In the second part of this talk, I will present my research program for the upcoming years. The current trend in audio research consists in leveraging deep models along with large collections of data and increased processing power: even though performing impressively in controlled conditions, these approaches are hard to deploy in practical (unseen) situations, and raise the question of economical and energetic costs. Conversely, my vision falls within a paradigm of reduced supervision, and consists in leveraging expert knowledge in conjunction with machine learning for data-efficient and flexible audio processing. In the continuity of my past research, I propose to develop the analysis and modeling of complex-valued representations, since deep learning techniques could greatly benefit from processing all the available data instead of nonnegative representations only. I will particularly develop phase-aware probabilistic modeling, by extending the notion of anisotropy to alternative distributions. Finally, I will study the interface between factorization models and deep learning in order to design semi- (or un-) supervised methods that are light and interpretable.

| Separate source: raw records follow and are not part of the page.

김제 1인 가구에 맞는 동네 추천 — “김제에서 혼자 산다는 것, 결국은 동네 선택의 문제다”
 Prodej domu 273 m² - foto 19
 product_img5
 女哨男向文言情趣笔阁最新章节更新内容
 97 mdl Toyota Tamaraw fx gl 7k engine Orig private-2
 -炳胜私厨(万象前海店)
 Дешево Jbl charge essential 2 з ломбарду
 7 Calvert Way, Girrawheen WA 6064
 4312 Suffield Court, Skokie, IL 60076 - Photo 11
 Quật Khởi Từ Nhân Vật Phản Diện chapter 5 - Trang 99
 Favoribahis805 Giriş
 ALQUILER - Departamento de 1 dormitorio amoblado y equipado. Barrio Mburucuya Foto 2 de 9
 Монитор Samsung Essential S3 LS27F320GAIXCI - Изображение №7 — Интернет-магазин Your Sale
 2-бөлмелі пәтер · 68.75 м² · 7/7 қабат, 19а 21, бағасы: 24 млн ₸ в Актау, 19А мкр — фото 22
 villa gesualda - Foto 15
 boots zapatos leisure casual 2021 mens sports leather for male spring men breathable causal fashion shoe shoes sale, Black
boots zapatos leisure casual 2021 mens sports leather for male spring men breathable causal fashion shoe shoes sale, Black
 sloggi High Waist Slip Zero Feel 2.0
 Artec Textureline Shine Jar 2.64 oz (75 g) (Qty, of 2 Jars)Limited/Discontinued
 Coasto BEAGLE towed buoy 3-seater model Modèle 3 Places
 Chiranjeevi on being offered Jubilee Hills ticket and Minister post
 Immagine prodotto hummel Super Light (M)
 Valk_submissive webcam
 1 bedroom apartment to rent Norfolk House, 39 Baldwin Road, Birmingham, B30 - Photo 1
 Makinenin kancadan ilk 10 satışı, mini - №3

Biography: Paul Magron received the State Engineering degree from the Ecole des Ponts ParisTech (Paris, France) in 2013, the M.Sc. degree in acoustics, signal processing and computer science applied to music from the Sorbonne University (Paris, France) in 2013, and the Ph.D. degree from Télécom ParisTech (Paris, France) in 2016, in the field of signal processing. From 2017 to 2019, he worked as a postdoctoral researcher within the Audio Research Group, Tampere University, (Tampere, Finland). Since 2019, he works as a postdoctoral researcher within the Signal and Communications group, Institut de Recherche en Informatique de Toulouse (IRIT, Toulouse, France). His research interests include audio signal processing, sound source separation, phase recovery, nonnegative matrix factorization, probabilistic modeling and music recommendation. He has authored about 20 scientific publications on the above-mentioned topics, and is the recipient of the iWAENC 2018 best paper award for his work on complex nonnegative matrix factorization with beta-divergences.